Activity list
1 > In the Plowman v. Copeland, Buhl & Co. opinion, reproduce the text between "Certiorari to the" and "charged. We affirm.", inclusive, changing "experience rating account" to "reserve account".
2 > Turn the paragraph of the Plowman v. Copeland, Buhl & Co. opinion that begins "Certiorari to the Minnesota Department" into a short bulleted list that retains its main facts.
3 > On what date was the Plowman v. Copeland, Buhl & Co. opinion decided?

Excerpt

---+---

Plowman v. Copeland, Buhl & Co., Ltd.

261 N.W.2d 581, 1977 Minn. LEXIS 1310
CourtSupreme Court of Minnesota
DecidedNovember 10, 1977
Docket47150
StatusPublished
Cited by88 cases

This text of 261 N.W.2d 581 (Plowman v. Copeland, Buhl & Co., Ltd.) is published on Counsel Stack Legal Research, covering Supreme Court of Minnesota primary law. Counsel Stack provides free access to over 12 million legal documents including statutes, case law, regulations, and constitutions.

Bluebook
Plowman v. Copeland, Buhl & Co., Ltd., 261 N.W.2d 581, 1977 Minn. LEXIS 1310 (Mich. 1977).

Opinion

PER CURIAM.

Certiorari to the Minnesota Department of Employment Services (Department). Employer-relator seeks review of the Department’s determination that the claimant-employee was not disqualified for unemployment compensation benefits and that relator’s experience rating account should be charged. We affirm.

---+---

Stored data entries
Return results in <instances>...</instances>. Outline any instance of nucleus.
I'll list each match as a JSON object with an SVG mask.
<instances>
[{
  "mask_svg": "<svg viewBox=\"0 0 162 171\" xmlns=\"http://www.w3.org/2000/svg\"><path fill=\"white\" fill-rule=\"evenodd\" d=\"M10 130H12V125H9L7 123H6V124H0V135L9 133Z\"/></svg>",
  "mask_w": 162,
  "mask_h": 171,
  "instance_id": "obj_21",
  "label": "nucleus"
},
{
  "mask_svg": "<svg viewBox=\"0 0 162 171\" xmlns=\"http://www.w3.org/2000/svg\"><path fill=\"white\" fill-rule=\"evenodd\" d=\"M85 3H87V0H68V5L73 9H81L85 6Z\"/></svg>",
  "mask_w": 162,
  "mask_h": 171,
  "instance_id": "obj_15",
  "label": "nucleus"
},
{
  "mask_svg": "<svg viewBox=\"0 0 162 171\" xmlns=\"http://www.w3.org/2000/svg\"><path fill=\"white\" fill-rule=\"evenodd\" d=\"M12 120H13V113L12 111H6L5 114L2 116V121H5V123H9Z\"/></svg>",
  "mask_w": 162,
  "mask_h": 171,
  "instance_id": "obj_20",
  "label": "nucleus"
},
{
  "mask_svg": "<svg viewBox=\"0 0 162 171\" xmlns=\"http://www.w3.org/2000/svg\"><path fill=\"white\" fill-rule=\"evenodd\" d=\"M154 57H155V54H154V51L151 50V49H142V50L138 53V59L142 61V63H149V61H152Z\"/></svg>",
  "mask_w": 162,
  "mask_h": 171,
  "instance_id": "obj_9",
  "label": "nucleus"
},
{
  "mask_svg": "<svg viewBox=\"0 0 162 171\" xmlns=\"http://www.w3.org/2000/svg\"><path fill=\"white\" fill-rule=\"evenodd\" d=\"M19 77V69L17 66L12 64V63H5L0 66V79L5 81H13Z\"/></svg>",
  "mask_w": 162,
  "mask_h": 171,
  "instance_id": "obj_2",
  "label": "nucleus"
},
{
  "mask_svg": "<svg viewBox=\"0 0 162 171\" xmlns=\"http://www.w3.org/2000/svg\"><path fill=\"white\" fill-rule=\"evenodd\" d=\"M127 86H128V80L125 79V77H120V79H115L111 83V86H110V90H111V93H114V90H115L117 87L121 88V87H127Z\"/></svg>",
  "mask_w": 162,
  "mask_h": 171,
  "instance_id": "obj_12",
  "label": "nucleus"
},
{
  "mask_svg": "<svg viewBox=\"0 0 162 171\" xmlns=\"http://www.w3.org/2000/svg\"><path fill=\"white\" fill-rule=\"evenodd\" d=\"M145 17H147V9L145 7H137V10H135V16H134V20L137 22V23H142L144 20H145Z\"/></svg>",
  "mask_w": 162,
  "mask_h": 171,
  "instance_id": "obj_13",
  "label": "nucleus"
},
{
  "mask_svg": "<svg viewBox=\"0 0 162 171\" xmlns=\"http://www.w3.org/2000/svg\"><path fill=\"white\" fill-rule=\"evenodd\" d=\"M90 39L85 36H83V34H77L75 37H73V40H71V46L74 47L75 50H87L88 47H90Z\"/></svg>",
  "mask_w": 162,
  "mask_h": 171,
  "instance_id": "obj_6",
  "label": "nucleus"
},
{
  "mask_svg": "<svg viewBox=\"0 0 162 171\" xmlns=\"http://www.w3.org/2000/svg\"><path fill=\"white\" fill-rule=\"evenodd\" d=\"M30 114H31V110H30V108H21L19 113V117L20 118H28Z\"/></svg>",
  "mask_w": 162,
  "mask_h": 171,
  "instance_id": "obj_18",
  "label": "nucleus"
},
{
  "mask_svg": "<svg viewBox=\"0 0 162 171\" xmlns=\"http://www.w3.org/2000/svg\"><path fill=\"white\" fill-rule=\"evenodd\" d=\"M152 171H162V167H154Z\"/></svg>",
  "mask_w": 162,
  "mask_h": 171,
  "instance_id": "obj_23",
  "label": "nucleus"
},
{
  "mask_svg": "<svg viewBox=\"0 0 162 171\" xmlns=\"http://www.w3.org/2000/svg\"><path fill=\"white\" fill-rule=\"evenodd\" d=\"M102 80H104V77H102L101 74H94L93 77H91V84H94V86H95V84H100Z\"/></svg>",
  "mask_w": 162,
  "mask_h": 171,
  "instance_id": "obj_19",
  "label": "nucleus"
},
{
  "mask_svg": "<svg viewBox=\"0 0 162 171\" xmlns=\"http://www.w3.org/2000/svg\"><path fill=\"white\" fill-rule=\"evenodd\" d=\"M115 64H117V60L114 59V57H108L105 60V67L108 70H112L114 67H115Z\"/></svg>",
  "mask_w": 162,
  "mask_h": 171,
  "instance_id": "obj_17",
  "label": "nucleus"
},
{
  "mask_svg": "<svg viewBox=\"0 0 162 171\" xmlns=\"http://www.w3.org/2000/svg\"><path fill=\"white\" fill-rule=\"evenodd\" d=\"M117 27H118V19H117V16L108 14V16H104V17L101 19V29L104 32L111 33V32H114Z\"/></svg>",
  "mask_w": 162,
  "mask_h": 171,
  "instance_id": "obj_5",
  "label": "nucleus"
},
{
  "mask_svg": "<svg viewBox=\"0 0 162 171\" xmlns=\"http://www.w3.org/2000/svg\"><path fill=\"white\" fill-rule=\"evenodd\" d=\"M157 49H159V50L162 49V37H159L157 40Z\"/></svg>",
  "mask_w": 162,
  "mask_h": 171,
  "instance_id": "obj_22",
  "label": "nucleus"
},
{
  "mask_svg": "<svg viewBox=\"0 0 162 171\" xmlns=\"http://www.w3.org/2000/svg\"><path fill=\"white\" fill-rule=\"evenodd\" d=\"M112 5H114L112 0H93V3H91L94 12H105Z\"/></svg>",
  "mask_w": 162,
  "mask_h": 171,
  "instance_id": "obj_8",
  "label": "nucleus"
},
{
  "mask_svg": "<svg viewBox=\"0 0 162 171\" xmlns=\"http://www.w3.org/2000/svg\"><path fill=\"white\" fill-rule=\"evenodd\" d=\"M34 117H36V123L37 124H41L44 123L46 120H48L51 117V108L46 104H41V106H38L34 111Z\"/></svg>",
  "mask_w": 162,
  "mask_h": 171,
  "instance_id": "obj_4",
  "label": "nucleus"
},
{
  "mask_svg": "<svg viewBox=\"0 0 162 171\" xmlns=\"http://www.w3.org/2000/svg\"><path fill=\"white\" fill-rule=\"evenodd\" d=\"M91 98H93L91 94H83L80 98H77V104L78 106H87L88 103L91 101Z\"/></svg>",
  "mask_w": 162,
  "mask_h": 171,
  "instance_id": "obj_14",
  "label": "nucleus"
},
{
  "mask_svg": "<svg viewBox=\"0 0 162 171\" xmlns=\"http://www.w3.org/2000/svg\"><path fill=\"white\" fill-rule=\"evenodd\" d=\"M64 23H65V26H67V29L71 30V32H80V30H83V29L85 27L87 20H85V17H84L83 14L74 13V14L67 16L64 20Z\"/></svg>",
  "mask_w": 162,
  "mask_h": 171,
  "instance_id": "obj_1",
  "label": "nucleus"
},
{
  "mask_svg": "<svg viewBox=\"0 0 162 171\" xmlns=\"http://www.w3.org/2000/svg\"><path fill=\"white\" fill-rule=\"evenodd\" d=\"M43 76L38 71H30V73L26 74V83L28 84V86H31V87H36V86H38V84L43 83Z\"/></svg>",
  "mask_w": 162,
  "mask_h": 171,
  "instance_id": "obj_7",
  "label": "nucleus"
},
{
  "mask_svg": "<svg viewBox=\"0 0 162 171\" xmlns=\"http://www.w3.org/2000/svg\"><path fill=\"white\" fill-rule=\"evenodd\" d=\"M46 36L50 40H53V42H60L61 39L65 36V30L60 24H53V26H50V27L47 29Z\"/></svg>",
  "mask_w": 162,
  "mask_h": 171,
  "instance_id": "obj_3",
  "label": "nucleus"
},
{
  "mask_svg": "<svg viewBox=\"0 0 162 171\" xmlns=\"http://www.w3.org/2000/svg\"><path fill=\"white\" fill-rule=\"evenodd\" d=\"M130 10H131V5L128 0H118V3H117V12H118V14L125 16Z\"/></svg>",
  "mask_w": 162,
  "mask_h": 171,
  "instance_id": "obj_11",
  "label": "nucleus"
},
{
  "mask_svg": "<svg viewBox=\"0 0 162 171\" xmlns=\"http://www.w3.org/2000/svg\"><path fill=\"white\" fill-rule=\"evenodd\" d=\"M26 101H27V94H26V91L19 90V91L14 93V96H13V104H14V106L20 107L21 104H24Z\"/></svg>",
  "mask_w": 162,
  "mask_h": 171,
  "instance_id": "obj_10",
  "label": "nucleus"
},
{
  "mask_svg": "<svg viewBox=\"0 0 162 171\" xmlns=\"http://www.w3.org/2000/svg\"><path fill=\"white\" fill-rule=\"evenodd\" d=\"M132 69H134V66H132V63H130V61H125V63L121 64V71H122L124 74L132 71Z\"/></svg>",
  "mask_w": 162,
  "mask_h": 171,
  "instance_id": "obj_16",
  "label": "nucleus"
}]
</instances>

---+---

Responses per task
1 >
Certiorari to the Minnesota Department of Employment Services (Department). Employer-relator seeks review of the Department’s determination that the claimant-employee was not disqualified for unemployment compensation benefits and that relator’s reserve account should be charged. We affirm.

2 >
- Certiorari to the Minnesota Department of Employment Services (Department).
- The employer-relator seeks review of two Department determinations:
  - the claimant-employee was not disqualified for unemployment compensation benefits;
  - relator's experience rating account should be charged.
- The court affirms.

3 > November 10, 1977.